In a public post, Mliswa argued that Chiwenga’s recent sermon—delivered through a biblical narrative about King Hezekiah—was not spiritual communication but a calculated political signal. Mliswa said the vice president used scripture to send a message aimed at weakening President Emmerson Mnangagwa and to elevate Chiwenga as a credible alternative within the party’s power structure.
Chiwenga delivered the sermon during a Roman Catholic Church event in Murewa over the weekend. In his address, he drew from the Book of Isaiah and the story of Hezekiah, focusing on the warning to ‘put his house in order’ and the consequences of refusing to accept the message. Mliswa seized on that framing, insisting it functioned as a veiled rebuke—one that, in his view, was aimed at the president and the political trajectory of the ruling party.
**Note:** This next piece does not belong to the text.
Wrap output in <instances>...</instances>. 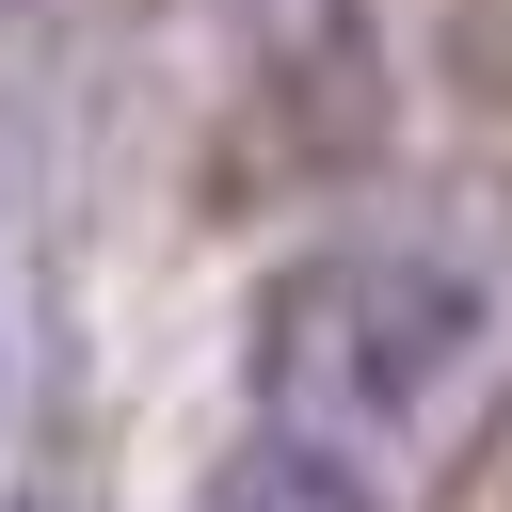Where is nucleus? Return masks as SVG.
Segmentation results:
<instances>
[{"label":"nucleus","instance_id":"f257e3e1","mask_svg":"<svg viewBox=\"0 0 512 512\" xmlns=\"http://www.w3.org/2000/svg\"><path fill=\"white\" fill-rule=\"evenodd\" d=\"M496 352V272L448 240H320L256 288V400L304 432H432Z\"/></svg>","mask_w":512,"mask_h":512},{"label":"nucleus","instance_id":"f03ea898","mask_svg":"<svg viewBox=\"0 0 512 512\" xmlns=\"http://www.w3.org/2000/svg\"><path fill=\"white\" fill-rule=\"evenodd\" d=\"M240 112L272 176H352L384 144V16L368 0H240Z\"/></svg>","mask_w":512,"mask_h":512},{"label":"nucleus","instance_id":"7ed1b4c3","mask_svg":"<svg viewBox=\"0 0 512 512\" xmlns=\"http://www.w3.org/2000/svg\"><path fill=\"white\" fill-rule=\"evenodd\" d=\"M208 512H384V480L352 464V432H304V416H256L208 448Z\"/></svg>","mask_w":512,"mask_h":512},{"label":"nucleus","instance_id":"20e7f679","mask_svg":"<svg viewBox=\"0 0 512 512\" xmlns=\"http://www.w3.org/2000/svg\"><path fill=\"white\" fill-rule=\"evenodd\" d=\"M32 400V288H16V224H0V432Z\"/></svg>","mask_w":512,"mask_h":512},{"label":"nucleus","instance_id":"39448f33","mask_svg":"<svg viewBox=\"0 0 512 512\" xmlns=\"http://www.w3.org/2000/svg\"><path fill=\"white\" fill-rule=\"evenodd\" d=\"M32 16H48V0H0V32H32Z\"/></svg>","mask_w":512,"mask_h":512}]
</instances>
‘Content creation’ or coded opposition: Mliswa’s accusation
Mliswa’s critique was blunt and deliberately political. He accused Chiwenga of ‘pandering to social media narratives and opposition sentiment’ by treating political messaging as ‘content creation.’ The charge is not simply that Chiwenga spoke publicly; it is that he allegedly tailored his message to audiences outside the party’s official discipline—while still remaining inside the party machinery.
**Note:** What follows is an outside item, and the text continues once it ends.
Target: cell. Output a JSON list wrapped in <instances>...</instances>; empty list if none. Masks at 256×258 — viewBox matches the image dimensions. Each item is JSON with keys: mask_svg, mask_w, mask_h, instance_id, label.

In Mliswa’s framing, if Chiwenga truly disagrees with what ZANU-PF has decided, then the vice president should exit the party’s internal system rather than stay within it while attacking its direction. The demand therefore functions as a test of loyalty: either align fully with the party’s decisions, or step aside from the structures that govern succession and leadership.
Mliswa also escalated the confrontation by describing Chiwenga as ZANU-PF’s ‘principal internal opposition figure.’ He claimed the vice president failed to block resolutions from party structures and has instead been fueling instability through veiled attacks. The implication is that Chiwenga is not merely disagreeing—he is allegedly undermining the party from within, using religious language and public messaging to create political leverage.
Constitutional pressure: succession and term extension at the center
The resignation demand is tied to a broader constitutional fight. Critics describe a bill that would erode automatic succession by the vice president if the president resigns, dies, or is incapacitated—closing a pathway that has historically kept succession within the executive chain of command.
Opponents also argue the bill proposes extending presidential and parliamentary terms from five to seven years. They contend that such a shift would require a referendum and could be unconstitutional in effect. These are not abstract legal questions. They determine whether succession becomes a matter of voters and electoral legitimacy—or a matter of parliamentary arithmetic and internal coalition management.
That distinction is central to why Mliswa’s call for Chiwenga to resign lands with force. If succession rules are being redesigned to reduce the vice president’s automatic route to the presidency, then the political value of being ‘next in line’ changes dramatically. The struggle moves from national elections to internal party alignment and parliamentary control—exactly the arena Mliswa claims Chiwenga is being positioned to influence.
In this context, Mliswa’s demand reads as a pressure valve being released inside the ruling structure. It signals that factional disagreement is no longer confined to closed-door debate. It is being pushed into public confrontation, using religion, social media narratives, and constitutional timelines as weapons.
Chiwenga’s political future is therefore being framed as a choice between two paths. If he believes constitutional redesign is blocking his route to power, resigning would be a way to reposition himself outside the party’s internal constitutional process. If he does not resign, Mliswa’s message is that Chiwenga is complicit—accepting the party’s direction while publicly signaling disagreement through symbolic messaging.